Für die Gestaltung im Gartenbahnbereich werden immer wieder Mauern benötigt. 

Ob als Stützmauer, als Hausmauer oder als Widerlager für eine Brücke.

Im folgenden ist eine einfache Art des Selbstbaues dargestellt.

 

 

 

Ausgangsmaterial für die beschriebenen Mauern ist Styrodur. Mit einem scharfen Messer, das an einem Metalllineal entlanggeführt wird, kann man die gewünschten Außenmaße herstellen.

Bestens bewährt hat sich für diese Arbeiten auch eine Bandsäge.

 

Nach dem Aufzeichnen der Längsfugen (zwischen ein und zwei Zentimetern) werden zwei, besser drei Schnitte durchgeführt. Der erste Schnitt geht der aufgezeichneten Linie entlang. Die beiden anderen werden im 45 Grad Winkel geführt. Für die Längsschnitte nehme ich gerne eine lange Klinge eines Teppichmessers (Achtung!
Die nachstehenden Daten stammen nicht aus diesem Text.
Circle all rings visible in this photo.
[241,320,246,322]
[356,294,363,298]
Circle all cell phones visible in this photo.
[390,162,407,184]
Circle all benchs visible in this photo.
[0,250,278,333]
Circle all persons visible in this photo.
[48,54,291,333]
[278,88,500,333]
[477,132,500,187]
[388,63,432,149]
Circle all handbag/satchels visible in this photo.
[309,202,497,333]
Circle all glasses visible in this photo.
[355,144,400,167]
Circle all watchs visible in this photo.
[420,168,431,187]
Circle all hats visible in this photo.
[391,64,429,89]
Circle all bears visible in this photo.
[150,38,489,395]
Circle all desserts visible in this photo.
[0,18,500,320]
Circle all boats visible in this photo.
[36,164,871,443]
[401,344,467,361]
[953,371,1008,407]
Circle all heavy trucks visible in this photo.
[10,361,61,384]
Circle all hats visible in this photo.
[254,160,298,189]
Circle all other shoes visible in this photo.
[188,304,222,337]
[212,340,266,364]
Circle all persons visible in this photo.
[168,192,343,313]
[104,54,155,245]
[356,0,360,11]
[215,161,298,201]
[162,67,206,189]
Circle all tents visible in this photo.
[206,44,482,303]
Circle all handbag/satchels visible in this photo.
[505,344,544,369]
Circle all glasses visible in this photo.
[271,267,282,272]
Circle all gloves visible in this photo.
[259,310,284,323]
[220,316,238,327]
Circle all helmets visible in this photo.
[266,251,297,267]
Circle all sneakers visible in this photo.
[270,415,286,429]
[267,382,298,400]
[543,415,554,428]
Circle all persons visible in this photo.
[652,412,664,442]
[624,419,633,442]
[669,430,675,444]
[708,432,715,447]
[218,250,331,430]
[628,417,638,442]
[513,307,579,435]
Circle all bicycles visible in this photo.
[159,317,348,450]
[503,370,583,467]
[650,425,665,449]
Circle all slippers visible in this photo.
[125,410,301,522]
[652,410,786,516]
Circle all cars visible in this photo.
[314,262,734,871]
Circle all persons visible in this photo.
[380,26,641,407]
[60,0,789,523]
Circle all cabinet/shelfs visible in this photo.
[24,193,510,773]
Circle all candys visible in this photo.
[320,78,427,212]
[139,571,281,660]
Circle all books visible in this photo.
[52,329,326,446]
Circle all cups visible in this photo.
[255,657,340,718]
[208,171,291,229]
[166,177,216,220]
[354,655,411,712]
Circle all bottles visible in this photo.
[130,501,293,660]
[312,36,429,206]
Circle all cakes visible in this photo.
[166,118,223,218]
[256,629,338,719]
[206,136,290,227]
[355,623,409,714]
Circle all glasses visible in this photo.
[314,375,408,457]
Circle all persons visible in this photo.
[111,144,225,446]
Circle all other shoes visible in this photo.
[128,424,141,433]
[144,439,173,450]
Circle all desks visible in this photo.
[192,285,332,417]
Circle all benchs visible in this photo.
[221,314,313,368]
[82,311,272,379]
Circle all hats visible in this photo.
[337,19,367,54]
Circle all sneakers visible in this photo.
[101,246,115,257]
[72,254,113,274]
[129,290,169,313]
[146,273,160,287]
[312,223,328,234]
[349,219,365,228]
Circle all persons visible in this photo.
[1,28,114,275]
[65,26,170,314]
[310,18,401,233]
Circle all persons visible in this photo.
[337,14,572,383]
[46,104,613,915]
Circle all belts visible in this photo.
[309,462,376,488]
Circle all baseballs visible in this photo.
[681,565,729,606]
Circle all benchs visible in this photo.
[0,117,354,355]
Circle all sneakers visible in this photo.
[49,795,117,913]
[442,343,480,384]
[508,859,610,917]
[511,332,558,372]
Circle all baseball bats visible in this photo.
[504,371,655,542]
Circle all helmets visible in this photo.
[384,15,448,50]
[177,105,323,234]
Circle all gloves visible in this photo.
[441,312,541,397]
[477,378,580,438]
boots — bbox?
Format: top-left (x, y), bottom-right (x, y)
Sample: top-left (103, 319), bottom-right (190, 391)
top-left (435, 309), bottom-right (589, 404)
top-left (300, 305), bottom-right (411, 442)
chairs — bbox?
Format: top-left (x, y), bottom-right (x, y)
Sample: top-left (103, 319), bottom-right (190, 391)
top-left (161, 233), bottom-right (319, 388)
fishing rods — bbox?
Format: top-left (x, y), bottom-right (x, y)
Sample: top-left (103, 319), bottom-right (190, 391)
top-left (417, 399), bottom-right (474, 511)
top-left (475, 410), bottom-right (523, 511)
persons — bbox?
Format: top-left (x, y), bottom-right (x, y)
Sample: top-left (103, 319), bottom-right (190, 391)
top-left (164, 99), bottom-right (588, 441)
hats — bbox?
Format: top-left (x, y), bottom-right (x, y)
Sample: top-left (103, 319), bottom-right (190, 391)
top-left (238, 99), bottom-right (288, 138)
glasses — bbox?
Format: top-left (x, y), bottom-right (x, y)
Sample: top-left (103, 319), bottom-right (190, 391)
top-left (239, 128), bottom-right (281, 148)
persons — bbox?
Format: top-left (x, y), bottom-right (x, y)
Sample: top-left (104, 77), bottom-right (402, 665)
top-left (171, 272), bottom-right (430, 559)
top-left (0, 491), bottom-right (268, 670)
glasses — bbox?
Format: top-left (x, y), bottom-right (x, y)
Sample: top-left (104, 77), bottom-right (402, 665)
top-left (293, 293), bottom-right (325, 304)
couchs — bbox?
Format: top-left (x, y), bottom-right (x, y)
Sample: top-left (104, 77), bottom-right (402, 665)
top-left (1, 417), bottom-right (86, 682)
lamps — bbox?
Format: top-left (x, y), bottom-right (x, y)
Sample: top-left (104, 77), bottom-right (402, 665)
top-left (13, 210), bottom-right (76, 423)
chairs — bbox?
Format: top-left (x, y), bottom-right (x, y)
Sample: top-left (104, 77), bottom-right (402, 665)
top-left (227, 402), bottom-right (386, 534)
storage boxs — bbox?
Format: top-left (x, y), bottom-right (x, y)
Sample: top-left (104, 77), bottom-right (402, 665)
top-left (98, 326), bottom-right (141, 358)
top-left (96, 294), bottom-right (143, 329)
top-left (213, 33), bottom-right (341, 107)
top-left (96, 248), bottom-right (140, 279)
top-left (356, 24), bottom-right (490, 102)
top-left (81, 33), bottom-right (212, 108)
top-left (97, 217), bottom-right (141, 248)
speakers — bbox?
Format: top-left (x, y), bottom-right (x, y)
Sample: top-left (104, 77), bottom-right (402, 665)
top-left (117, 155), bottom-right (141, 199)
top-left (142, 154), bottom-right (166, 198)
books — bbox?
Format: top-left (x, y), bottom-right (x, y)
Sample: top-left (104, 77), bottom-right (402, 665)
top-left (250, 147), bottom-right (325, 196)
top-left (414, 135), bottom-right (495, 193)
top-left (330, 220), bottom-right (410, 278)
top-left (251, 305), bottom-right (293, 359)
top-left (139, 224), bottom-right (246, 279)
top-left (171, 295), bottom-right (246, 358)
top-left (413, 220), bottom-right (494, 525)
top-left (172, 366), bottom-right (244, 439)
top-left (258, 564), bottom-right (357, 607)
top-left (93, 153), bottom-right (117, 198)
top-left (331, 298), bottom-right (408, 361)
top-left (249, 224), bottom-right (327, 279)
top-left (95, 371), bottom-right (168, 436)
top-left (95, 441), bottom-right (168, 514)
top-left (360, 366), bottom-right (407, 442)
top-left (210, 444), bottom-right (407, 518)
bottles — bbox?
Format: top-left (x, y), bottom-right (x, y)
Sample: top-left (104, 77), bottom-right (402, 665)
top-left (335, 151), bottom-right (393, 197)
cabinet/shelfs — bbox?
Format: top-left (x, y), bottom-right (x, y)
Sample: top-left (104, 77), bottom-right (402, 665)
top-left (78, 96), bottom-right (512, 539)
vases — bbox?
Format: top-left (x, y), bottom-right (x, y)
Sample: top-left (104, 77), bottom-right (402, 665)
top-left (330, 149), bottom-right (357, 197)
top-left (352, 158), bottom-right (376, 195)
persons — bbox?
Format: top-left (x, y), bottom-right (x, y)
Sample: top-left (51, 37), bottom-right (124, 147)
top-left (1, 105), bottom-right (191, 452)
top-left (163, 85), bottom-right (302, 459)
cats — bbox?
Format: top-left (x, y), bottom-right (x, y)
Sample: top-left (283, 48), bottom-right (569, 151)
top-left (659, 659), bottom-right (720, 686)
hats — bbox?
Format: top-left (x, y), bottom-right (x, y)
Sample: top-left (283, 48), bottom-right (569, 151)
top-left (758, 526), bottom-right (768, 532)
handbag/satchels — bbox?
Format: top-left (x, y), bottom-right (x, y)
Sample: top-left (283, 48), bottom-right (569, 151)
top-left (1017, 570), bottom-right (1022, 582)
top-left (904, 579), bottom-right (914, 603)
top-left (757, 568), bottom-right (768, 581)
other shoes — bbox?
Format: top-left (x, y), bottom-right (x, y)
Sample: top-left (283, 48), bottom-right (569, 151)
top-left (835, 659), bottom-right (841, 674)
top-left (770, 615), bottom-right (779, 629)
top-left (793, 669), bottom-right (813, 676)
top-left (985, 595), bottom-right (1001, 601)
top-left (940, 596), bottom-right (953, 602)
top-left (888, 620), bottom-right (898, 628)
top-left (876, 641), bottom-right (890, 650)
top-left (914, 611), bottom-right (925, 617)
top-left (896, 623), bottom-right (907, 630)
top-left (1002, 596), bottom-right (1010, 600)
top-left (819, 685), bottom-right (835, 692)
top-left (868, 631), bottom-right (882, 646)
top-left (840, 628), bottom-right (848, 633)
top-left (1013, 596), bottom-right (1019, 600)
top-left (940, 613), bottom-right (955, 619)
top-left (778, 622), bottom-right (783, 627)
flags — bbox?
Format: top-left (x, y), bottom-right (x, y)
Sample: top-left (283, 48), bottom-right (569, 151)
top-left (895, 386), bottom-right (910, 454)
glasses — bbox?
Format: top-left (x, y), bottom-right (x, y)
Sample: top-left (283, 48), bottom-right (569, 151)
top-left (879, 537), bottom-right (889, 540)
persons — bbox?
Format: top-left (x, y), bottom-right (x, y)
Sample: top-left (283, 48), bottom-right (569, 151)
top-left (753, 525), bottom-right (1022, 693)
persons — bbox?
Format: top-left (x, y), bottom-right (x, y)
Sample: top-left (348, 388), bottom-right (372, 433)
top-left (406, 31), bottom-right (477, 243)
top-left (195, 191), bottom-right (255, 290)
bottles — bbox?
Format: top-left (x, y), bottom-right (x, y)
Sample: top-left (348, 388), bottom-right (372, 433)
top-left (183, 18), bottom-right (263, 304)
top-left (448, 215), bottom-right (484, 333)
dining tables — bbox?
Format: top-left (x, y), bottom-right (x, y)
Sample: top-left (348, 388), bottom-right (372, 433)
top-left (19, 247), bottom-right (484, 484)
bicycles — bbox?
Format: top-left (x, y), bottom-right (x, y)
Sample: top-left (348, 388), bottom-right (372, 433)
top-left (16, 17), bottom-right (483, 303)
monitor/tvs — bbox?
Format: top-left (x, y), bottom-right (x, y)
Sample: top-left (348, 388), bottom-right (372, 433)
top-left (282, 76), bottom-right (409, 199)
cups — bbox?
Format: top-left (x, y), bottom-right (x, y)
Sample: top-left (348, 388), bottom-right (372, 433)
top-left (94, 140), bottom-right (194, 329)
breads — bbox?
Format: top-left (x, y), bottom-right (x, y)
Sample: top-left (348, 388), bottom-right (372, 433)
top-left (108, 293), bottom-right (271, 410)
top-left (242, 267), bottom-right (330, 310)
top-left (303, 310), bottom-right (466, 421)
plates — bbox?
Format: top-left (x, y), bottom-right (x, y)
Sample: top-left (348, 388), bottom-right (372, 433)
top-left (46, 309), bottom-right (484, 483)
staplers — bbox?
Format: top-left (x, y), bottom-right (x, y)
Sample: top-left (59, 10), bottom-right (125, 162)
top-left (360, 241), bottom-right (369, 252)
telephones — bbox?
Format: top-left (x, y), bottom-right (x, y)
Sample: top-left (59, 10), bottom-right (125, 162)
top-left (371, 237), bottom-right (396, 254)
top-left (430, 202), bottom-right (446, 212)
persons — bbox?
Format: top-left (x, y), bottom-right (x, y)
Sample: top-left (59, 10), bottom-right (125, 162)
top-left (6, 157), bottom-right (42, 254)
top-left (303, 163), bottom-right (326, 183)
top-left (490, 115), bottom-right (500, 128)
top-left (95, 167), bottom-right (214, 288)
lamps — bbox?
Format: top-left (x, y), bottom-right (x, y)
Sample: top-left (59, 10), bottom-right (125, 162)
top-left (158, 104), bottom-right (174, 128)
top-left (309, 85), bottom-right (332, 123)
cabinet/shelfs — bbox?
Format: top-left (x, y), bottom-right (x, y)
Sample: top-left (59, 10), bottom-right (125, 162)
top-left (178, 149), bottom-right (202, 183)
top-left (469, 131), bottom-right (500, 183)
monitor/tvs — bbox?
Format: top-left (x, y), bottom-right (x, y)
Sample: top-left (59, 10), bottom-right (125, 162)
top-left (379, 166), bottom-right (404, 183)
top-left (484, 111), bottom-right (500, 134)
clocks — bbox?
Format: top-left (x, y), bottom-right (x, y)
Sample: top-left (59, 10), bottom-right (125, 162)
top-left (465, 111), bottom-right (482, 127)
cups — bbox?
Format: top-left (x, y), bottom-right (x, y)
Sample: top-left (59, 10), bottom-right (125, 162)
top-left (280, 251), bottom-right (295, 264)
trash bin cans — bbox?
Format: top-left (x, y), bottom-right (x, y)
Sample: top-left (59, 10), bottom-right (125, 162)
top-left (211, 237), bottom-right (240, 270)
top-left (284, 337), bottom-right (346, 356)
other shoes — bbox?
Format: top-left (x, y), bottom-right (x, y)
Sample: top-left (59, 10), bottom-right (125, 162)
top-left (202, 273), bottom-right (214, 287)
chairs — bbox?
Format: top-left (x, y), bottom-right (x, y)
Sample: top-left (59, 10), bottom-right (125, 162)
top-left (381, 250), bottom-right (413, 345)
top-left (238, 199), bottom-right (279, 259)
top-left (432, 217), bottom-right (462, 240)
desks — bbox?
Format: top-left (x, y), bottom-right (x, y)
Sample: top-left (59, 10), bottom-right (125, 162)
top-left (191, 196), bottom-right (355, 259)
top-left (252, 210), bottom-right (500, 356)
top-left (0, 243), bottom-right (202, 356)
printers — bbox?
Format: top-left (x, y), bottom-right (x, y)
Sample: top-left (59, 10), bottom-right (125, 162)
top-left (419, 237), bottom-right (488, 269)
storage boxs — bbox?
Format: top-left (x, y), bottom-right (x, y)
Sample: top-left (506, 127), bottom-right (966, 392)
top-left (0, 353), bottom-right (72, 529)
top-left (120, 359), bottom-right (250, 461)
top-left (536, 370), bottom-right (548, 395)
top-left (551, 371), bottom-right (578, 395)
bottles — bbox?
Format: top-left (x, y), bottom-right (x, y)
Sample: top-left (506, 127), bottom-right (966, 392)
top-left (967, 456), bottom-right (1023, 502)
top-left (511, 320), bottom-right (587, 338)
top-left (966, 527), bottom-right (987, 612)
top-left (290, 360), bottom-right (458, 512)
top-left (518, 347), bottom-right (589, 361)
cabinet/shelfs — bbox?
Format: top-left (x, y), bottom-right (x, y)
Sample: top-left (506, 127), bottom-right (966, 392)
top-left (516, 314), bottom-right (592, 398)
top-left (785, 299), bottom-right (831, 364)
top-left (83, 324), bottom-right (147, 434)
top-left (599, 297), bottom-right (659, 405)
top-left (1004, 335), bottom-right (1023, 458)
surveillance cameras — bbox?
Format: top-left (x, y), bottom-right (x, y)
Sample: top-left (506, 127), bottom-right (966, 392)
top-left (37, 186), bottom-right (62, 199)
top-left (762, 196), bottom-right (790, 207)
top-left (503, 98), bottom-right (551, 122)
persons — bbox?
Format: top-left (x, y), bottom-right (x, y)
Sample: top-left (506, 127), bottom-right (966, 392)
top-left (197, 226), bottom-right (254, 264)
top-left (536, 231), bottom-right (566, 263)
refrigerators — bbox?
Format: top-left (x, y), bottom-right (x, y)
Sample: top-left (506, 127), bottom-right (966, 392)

Verletzungsgefahr).

Genauigkeit ist nicht unbedingt gefragt, da die Steine in der Natur auch sehr unterschiedlich sein können.

Dann werden die Querfugen aufgezeichnet. Die Größe der Steine ist nach eigenem Ermessen festzulegen.

Dargestellt ist ein regelmäßger Verband, es sind aber auch andere Verbände möglich.

  Es folgt wieder die 3 - Schritt - Methode. Auf dem Foto ist der 2. Schnitt zu sehen.Für diese Arbeit ist ein Skalpell gut geeignet.
   Die fertige Querfuge.
 

Und so sieht nach den Schnitten die ganze Mauer aus.

Wer einmal damit angefangen hat, kann gar nicht mehr aufhören mit Schnitzen. Es ist wie eine Sucht, die immer wieder auf der Anlage nach Einbaumöglichkeiten einer Mauer sucht.

 

Für die farbliche Gestaltung benutze ich Dispersionsfarben.

Zuerst wird eine Grundfarbe aufgestrichen, die rot, gelb oder grau bis schwarz sein kann.

 

Dann wird entweder eine sehr dunkle oder eine sehr helle dünnflüssige Farbe aufgestrichen und mit einem Schwamm oder Tuch wieder abgewischt, so daß nur in den Fugen die Farbe stehen bleibt.

Und nun gut trocknen lassen.

  Mit fast trockener Farbe wird die Mauer "verschönert". Von Vorteil ist es, sich in der Natur umzusehen, um die unterschiedlichen Farbschattierungen beim Vorbild zu erkennen.
  Dreck, Wasserspuren, Moose und Flechten, alles kann nachgebildet werden. Übung macht hier den Meister.
   So könnte eine fertige Mauer aussehen.

Mit einer ebenso behandelten Mauerkrone kann man hier eine eingebaute Mauer sehen. Bei den Ecken muß man auf den fortlaufenden Verband achten.

Zur Verankerung nehme ich Zahnstocher, die in das Styrodur und in Erde gestoßen werden. Außerdem sollte man noch Erde, Splitt oder dergleichen anschütten, damit die Mauer nicht beim ersten Igel- oder Katzenbesuch umfällt.

Eine gelbliche Version zur Begrenzung der Laderampe.
Bei diesem Widerlager für eine Brücke wurde der Verband etwas unreglmäßiger gestaltet.
Die rötliche Version dient zur Begrenzung der Auffahrrampen des Güterschuppens (kommt noch in die Mitte auf die hellgraue Fläche).